> [SELECTION]

---*---

Did it deserve its 5 minute standing ovation at Venice?

You bet! 

From the opening scene of an exuberant Thomasin McKenzie as wannabe fashion designer, Eloise Turner, dancing around her home in one of her own creationsto Cilla Black, the film hooks you into a psychedelic journey that will leave you as joyfully spent at the end as a 3 year old after a whole day’s sugar rush. 
Turner is a fiercely ambitious but unworldly girl living in Redruth, Cornwall, who dreams of making it big in London. Her grandmother, Rita Tushingham, is supportive but cautions her against the city. “London can be a lot,” she warns ominously. It may well be too much for someone like Eloise who sees things that others don’t. Specifically she sees the image of her mother who took her own life when Eloise was a child. But Eloise is determined and when the London College of Fashion offers her a place, she takes off in pursuit of fame and acclaim. 
In the big smoke, lumbered with the roommate from hell, Jocasta (Synnove Karlsen)who has discarded her surname because that’s what future megastars do, Eloise decides that pub crawls and bitching in the ladies toilets isn’t for her. She decides to rent a top floor room from a kindly old lady, Miss Collins (the late Diana Rigg to whom the film is dedicated). The room hasn’t been changed since the 1960s. ‘You can take it or leave it,’ huffs Miss Collins unapologetically. Eloise takes it. She loves it.
It turns out to be her gateway to the London of the swinging 60s, an era Eloise loves and wishes she could have lived in. From it she is transported, each night, to a bold and bright life that is everything she has ever wanted. On her first trip back in time she encounters the breathtakingly sassy and sexy vamp Sandie (an incandescent Anya Taylor-Joy) a wannabe singer with a voice as seductive as rich velvet, a wardrobe to die for, a stinging line in put downs and a burning ambition to make it big. Eloise watches Sandie attract the attention of Jack (Matt Smith)a wide boy know it all who takes her under his professional wing and into his arms. While Eloise can see Sandie, the latter is unaware of the girl from the future.

---*---

> [SUPPLIED MATERIAL]
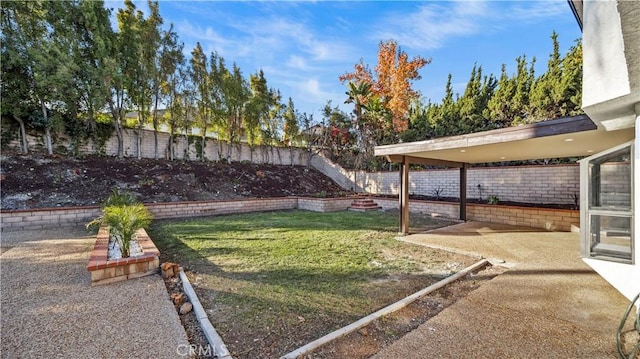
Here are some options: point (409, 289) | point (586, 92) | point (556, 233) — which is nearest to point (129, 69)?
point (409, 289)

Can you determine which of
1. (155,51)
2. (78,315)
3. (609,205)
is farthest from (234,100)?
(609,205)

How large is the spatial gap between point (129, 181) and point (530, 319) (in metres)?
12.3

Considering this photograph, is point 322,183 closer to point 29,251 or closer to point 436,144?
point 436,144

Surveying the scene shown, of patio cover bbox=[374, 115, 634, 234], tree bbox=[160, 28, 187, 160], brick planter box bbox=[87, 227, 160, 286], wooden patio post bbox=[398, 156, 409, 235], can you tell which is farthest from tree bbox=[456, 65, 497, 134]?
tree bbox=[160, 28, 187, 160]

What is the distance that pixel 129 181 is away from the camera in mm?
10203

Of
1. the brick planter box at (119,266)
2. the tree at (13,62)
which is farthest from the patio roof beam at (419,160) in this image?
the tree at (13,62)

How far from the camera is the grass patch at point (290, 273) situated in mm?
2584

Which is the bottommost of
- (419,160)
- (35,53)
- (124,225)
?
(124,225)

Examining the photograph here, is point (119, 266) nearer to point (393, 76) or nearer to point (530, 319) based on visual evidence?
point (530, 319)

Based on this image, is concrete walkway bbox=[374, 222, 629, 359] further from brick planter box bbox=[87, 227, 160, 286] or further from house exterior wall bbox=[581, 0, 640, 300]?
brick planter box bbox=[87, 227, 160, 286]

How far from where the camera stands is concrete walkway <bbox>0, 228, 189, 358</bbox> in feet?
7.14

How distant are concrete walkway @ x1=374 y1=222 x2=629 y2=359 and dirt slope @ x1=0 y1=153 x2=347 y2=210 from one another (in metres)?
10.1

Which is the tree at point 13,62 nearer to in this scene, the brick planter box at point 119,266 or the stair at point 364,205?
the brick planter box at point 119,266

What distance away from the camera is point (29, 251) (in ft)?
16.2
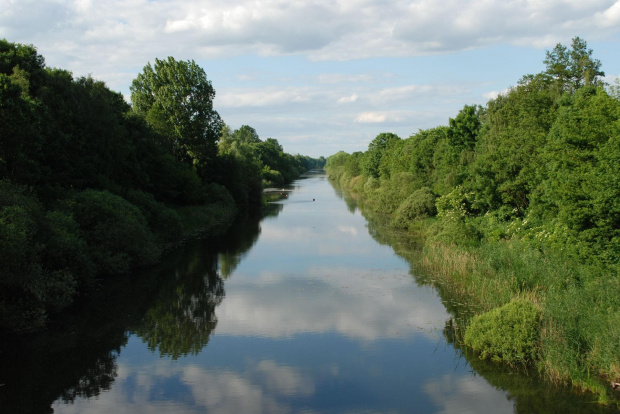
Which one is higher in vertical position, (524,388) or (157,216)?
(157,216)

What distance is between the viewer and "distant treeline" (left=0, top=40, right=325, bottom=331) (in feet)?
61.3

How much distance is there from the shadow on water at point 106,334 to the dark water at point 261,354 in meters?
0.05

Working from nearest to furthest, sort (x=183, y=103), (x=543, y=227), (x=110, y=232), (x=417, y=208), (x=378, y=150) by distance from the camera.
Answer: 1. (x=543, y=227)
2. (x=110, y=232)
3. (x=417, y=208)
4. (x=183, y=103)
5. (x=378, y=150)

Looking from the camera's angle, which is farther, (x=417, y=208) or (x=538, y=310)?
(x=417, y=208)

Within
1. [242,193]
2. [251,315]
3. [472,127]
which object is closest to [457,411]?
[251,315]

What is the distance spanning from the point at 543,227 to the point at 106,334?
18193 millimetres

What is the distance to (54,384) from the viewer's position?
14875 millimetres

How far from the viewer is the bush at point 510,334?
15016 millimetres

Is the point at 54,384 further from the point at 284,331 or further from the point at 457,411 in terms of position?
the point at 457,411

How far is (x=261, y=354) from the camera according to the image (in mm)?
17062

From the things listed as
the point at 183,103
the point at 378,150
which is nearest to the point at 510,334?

---*---

> [PROBLEMS TO SOLVE]
a – Pick out each line in the records that contains the string "planter" and copy it. Case counts.
b – Continue the film review, starting after its last sentence.

> [OUTPUTS]
a –
Surveying the scene shown, of patio cover bbox=[374, 115, 634, 234], tree bbox=[160, 28, 187, 160], brick planter box bbox=[87, 227, 160, 286], wooden patio post bbox=[398, 156, 409, 235], can you tell which is farthest from tree bbox=[456, 65, 497, 134]?
1. the brick planter box at (119,266)
Based on this image, is concrete walkway bbox=[374, 222, 629, 359] further from brick planter box bbox=[87, 227, 160, 286] or further from house exterior wall bbox=[581, 0, 640, 300]?
brick planter box bbox=[87, 227, 160, 286]
Which is the tree at point 13,62 nearer to in this scene, the brick planter box at point 119,266 or the stair at point 364,205?
the brick planter box at point 119,266

b –
The achingly cool Sandie is everything Eloise could never hope to be. She becomes both idol and alter ego for Eloise. When Eloise returns back to the present day she begins to scour the retro fashion shops for clothes like those that Sandy wears. The designs she works on in class are inspired by Sandie’s outfits. She even dyes her hair the same blonde and starts to use Sandie’s one liners in her real life. 
Anya Taylor-Joy is simply mesmerising as Sandie. With her Brigitte Bardot bouffant coral pink tent dress and sultry long limbed moves, if she hadn’t already established herself as one of the most exciting talents around, this would have been as captivating a screen debut as that of Cameron Diaz in The Mask or Ursula Andress in Doctor No. (Apparently George Miller cast her as a young Furiosa film after seeing a rough cut of the film).

At first Eloise is in rapture at the new world she has discovered. Then it all starts to get very unpleasant. The technicolour dream soon develops into a nightmare she becomes desperate to escape. In the present she starts to be pursued by a hollow eyed Terence Stamp, a relic of the 60s, in every sense. At night, in Sandie’s world Jack, the charming boyfriend turns out to be pimp wanting to sell Sandie to the highest bidder. Worst of all, there is murder in the air. Are Eloise and Sandie now one, so that if one is killed the other will die too? 
Yes, Wright ramps up the hysteria as the film develops and what starts as psychological terror turns into a grisly free for all horror. But my goodness is it fun!